__SHORT PROBLEM A__. In the passage on urban growth and summer temperatures, which weather stations were the most rural ones available for 2000–10?

_ _ _

This study used a high-resolution climate model to investigate the impact of urban growth on temperatures in a subtropical city. The use of a 1-km resolution allowed us to include multiple types of urban land cover in the model, which has been a limitation in previous work (Chapman et al. 2017). We also examined multiple scenarios, enabling us to assess the impact of an extreme No Vegetation scenario to isolate the impact of vegetation and a more realistic Medium Density scenario. The limitations of this study are related primarily to the time frame examined and the weather observation data. We examined the summer UHI due to resource constraints and were unable to examine how urban growth would impact the UHI throughout the year. While the intensity of the UHI is greatest during winter and may be useful to examine, the summer UHI will have the greatest impact on heat stress of urban residents. The observational UHI was calculated using weather station data; however, for the time period examined (2000–10), the most rural stations were Amberley and Brisbane Airport, which are more properly classified as urban fringe (Trewin 2013). Further, Brisbane Airport is located close to the coast and Amberley has a higher elevation than the city. While a more rural station would have been ideal, none were available. The stations used were able to demonstrate the difference in temperature between the city center and less urbanized areas.

Further limitations include the urban parameters used in the urban climate model, which were based on data from temperate Melbourne rather than subtropical Brisbane because these data were the best available for an Australian city. The model validation confirmed a warm bias when simulating Brisbane and is most noticeable in the simulated daily maximum temperatures. We have investigated various potential reasons for the high maximum temperature, but have not clearly identified the cause. The land surface albedo predicted by the CSIRO Atmosphere Biosphere Land Exchange (CABLE) and ATEB appears consistent with the observed values in the region. Most of the weather station elevations are within 3 m of the average elevation used by the model, with the worst case for Brisbane airport being 7 m higher than the model elevation. It is possible that the bias is related to the downscaling of the CCAM 100-km resolution simulation forced by ACCESS-corrected sea surface temperatures. However, ACCESS sea surface temperatures are necessary to make a prediction of the future Brisbane climate under a plausible global warming scenario, and the corrected sea surface temperatures generally improve the simulated present-day climate. Nevertheless, in future work we will consider sea surface temperatures from other GCMs to determine their impact on the simulated Brisbane climate. Future work will also examine the implications for urban temperatures outside of summer and improve the input data available for the model parameters.

_ _ _

__SHORT PROBLEM B__. Arrange the rows as a numbered list, leaving out blank lines, starting at the line containing "As shown within" and running through the last line of the rows.

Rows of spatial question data
_ _ _

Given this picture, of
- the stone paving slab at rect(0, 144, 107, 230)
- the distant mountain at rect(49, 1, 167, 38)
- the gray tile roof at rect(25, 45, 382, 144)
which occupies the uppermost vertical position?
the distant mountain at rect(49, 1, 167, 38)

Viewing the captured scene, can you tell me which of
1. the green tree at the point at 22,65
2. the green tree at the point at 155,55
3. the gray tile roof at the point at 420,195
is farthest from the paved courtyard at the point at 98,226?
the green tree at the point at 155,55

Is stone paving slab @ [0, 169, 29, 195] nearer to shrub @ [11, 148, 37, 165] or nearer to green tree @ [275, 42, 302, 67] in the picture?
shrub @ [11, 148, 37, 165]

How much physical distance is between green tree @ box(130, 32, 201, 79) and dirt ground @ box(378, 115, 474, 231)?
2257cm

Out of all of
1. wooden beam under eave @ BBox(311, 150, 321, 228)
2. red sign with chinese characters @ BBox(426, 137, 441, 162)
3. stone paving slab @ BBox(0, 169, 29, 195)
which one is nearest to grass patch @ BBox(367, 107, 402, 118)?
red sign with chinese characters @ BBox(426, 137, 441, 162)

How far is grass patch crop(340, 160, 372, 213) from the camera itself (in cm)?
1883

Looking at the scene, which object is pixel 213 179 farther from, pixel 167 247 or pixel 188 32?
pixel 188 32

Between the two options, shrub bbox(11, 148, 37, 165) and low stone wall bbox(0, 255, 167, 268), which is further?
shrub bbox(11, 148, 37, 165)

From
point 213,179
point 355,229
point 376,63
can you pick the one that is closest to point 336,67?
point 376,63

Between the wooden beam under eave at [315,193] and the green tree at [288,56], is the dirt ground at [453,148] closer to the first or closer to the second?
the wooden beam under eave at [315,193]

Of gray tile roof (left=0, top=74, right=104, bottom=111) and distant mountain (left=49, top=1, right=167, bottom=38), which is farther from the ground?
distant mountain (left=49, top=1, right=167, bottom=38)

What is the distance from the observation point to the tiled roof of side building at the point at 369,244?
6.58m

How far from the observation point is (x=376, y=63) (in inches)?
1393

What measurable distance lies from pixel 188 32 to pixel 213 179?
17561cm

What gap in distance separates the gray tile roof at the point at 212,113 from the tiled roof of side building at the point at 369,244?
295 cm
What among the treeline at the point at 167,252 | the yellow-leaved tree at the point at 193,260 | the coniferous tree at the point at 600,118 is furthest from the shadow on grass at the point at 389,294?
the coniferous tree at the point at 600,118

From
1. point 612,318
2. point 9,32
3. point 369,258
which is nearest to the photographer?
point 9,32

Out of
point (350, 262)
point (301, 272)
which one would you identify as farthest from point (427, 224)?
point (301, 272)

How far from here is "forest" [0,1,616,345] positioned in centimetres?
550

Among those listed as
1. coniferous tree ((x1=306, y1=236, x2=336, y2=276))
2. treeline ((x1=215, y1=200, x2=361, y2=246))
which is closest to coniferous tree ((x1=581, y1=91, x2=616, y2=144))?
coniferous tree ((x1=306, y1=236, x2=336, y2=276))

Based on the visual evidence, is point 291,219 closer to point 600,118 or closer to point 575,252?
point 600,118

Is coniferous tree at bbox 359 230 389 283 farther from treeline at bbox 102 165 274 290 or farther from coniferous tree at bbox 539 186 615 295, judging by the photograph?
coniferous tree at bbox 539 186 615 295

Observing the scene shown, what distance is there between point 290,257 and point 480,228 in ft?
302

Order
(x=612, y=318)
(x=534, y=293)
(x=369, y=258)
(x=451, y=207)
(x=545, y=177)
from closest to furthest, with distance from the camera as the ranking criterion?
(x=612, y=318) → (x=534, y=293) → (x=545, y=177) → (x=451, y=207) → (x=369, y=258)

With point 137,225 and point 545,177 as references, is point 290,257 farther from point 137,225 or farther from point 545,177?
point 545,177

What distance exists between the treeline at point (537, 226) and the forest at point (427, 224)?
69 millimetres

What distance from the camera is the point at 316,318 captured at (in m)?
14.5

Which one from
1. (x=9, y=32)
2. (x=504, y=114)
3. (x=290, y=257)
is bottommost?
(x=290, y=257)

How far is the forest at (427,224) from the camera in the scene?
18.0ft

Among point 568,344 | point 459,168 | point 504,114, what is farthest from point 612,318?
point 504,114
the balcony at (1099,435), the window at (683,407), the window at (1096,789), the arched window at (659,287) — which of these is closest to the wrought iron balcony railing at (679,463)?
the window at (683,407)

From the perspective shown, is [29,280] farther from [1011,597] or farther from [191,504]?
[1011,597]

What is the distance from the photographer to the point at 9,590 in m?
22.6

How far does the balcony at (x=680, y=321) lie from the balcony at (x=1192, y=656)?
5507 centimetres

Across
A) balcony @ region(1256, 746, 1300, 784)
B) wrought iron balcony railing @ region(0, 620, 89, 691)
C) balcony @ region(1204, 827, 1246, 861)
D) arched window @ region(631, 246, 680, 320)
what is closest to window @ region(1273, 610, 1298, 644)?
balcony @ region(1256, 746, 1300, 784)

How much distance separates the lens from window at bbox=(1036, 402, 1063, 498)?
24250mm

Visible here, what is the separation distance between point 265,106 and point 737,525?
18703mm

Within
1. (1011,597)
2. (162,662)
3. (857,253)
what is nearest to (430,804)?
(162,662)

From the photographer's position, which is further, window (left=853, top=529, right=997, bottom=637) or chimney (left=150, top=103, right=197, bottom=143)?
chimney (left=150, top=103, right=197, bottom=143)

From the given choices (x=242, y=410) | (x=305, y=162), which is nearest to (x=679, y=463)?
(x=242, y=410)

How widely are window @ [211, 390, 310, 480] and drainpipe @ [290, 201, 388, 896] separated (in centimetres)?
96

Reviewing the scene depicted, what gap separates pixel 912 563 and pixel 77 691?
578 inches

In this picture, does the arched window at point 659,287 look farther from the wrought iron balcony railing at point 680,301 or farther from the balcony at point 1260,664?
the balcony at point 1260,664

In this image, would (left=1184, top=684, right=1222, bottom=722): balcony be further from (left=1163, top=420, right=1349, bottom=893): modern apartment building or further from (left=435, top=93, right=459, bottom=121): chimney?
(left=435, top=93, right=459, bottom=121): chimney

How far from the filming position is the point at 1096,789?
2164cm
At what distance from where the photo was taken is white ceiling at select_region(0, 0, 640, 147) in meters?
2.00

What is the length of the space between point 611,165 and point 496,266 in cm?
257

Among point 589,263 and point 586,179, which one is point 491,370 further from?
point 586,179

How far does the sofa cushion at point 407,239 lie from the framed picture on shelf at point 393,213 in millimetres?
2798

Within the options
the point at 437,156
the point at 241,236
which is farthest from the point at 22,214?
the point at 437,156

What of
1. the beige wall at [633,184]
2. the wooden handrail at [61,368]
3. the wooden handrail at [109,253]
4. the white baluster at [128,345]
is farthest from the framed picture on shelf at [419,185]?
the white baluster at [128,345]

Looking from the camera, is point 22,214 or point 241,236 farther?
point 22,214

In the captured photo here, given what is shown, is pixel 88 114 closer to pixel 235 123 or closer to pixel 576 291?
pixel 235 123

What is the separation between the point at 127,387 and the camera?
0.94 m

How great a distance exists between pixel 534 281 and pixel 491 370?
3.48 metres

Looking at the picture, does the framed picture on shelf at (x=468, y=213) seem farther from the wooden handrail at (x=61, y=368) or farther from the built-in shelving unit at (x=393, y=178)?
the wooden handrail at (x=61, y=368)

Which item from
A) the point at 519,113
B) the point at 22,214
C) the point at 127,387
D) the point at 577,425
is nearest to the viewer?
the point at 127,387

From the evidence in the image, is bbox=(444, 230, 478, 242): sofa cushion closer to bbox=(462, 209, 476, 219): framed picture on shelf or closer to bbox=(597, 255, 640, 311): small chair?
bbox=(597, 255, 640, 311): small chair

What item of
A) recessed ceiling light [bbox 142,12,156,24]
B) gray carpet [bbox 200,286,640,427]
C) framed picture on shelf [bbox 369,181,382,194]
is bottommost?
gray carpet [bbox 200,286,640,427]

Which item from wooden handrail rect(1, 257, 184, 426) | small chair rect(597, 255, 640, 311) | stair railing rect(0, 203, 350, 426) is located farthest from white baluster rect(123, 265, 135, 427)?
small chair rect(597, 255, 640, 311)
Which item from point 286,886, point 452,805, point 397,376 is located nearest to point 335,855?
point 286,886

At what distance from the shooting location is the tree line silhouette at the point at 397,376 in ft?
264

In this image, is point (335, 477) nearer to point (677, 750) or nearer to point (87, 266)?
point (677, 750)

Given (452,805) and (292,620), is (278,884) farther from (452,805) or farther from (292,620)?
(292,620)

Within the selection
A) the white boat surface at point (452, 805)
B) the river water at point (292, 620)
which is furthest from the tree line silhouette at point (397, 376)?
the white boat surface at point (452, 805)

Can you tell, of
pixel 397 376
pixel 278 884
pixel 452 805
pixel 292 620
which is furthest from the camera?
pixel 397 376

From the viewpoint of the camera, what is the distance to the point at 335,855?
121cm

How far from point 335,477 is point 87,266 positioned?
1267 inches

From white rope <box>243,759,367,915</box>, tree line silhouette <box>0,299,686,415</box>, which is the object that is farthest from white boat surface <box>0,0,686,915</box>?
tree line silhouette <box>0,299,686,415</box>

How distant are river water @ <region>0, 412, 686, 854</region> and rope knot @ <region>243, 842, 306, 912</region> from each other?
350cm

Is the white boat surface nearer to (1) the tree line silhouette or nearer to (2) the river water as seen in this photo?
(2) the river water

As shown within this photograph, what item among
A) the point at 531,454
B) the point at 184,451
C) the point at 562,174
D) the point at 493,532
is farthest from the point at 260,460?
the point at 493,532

_ _ _

__WRITTEN REPLY A__. Amberley and Brisbane Airport

__WRITTEN REPLY B__.
1. As shown within this photograph, what item among
2. A) the point at 531,454
3. B) the point at 184,451
4. C) the point at 562,174
5. D) the point at 493,532
6. is farthest from the point at 260,460?
7. the point at 493,532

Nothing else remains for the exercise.